The home secretary will "robustly defend" the decision to strip Shamima Begum of her British citizenship, as European judges scrutinise the move, according to a government source.
The European Court of Human Rights (ECHR) has called for an investigation, but a government source said the the decision had already been upheld by UK courts.
Ms Begum was 15 when she travelled from east London to the Middle East, to a territory held by the Islamic State group, where she married a fighter.
Now 26, she was subsequently stripped of her British citizenship on the grounds that she posed a threat to national security but her lawyers say this failed to consider whether she was a victim of grooming and trafficking.
The ECHR has asked the Home Office whether ministers at the time considered whether Ms Begum had been a victim, and whether the UK had obligations to her.
But a government source said: "The home secretary will robustly defend the decision to revoke Shamima Begum's citizenship, which has been tested and upheld time and again in our domestic courts.
"The home secretary will always put this country's national security first."
In a document published by the ECHR earlier this month, it states that Ms Begum is challenging the decision to revoke her British citizenship under Article 4 of the European Convention of Human Rights - prohibition of slavery and forced labour.
The case was lodged in December 2024 after the UK's Supreme Court denied her the chance to challenge the decision.
The four questions posed by judges in Strasbourg to the Home Office, include: "Did the Secretary of State have a positive obligation, by virtue of Article 4 of the Convention, to consider whether the applicant had been a victim of trafficking, and whether any duties or obligations to her flowed from that fact, before deciding to deprive her of her citizenship?"
Ms Begum was born in the UK to parents of Bangladeshi heritage and was 15 when she left Bethnal Green, east London, with two schoolfriends in 2015 to support the Islamic State group.

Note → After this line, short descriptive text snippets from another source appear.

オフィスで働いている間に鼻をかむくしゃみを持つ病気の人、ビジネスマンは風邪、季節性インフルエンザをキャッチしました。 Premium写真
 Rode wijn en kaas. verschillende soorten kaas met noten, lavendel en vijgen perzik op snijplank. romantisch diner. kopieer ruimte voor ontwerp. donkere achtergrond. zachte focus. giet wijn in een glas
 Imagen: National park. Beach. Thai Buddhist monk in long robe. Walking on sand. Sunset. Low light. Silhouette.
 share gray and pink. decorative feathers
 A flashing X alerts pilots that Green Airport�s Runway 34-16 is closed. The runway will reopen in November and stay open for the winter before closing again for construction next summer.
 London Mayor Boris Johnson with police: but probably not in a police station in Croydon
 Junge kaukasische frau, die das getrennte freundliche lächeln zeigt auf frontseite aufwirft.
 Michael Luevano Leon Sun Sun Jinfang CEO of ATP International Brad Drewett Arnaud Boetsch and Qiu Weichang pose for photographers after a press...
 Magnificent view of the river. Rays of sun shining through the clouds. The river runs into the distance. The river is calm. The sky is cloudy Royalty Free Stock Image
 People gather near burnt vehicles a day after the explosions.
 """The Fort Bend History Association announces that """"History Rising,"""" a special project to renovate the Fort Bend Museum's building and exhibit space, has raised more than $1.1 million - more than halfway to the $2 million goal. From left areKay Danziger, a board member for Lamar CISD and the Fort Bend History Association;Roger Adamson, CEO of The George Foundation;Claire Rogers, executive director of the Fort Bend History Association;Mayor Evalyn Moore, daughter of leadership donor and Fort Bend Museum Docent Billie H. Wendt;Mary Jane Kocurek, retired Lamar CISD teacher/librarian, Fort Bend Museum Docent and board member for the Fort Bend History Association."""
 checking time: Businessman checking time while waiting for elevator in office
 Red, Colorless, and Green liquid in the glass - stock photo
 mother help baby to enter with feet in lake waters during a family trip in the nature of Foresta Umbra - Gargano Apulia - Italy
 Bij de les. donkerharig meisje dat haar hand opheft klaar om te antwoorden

She had married an Islamic State fighter soon after arriving and went on to have three children, none of whom survived.
She was later found in a refugee camp in Syria and a tribunal ruled in February 2020 that because she was "a citizen of Bangladesh by descent" removing her British nationality would not make her stateless.
A series of appeals were made, ending in the decision that she would not be allowed to challenge it at the Supreme Court.
Lawyer Gareth Pierce, who is representing Ms Begum, said it was "impossible to dispute" that a 15-year-old was "lured, encouraged and deceived for the purposes of sexual exploitation to leave home and travel to Isil-controlled territory".
She added: "It is equally impossible not to acknowledge the catalogue of failures to protect a child known for weeks beforehand to be at high risk when a close friend had disappeared to Syria in an identical way and via an identical route.
"It has already been long conceded that the then home secretary, Sajid Javid, who took the precipitous decision in 2019 very publicly to deprive Ms Begum of citizenship, had failed entirely to consider the issues of grooming and trafficking of a school child in London and of the state's consequent duties."
The Conservatives said Ms Begum should not be allowed to return to the UK "under any circumstances".
Shadow home secretary Chris Philp said Ms Begum "chose to go and support the violent Islamist extremists".
He added: "She has no place in the UK and our own Supreme Court found that depriving her of citizenship was lawful.
"It is deeply concerning the European Court of Human Rights is now looking at using the ECHR to make the UK take her back."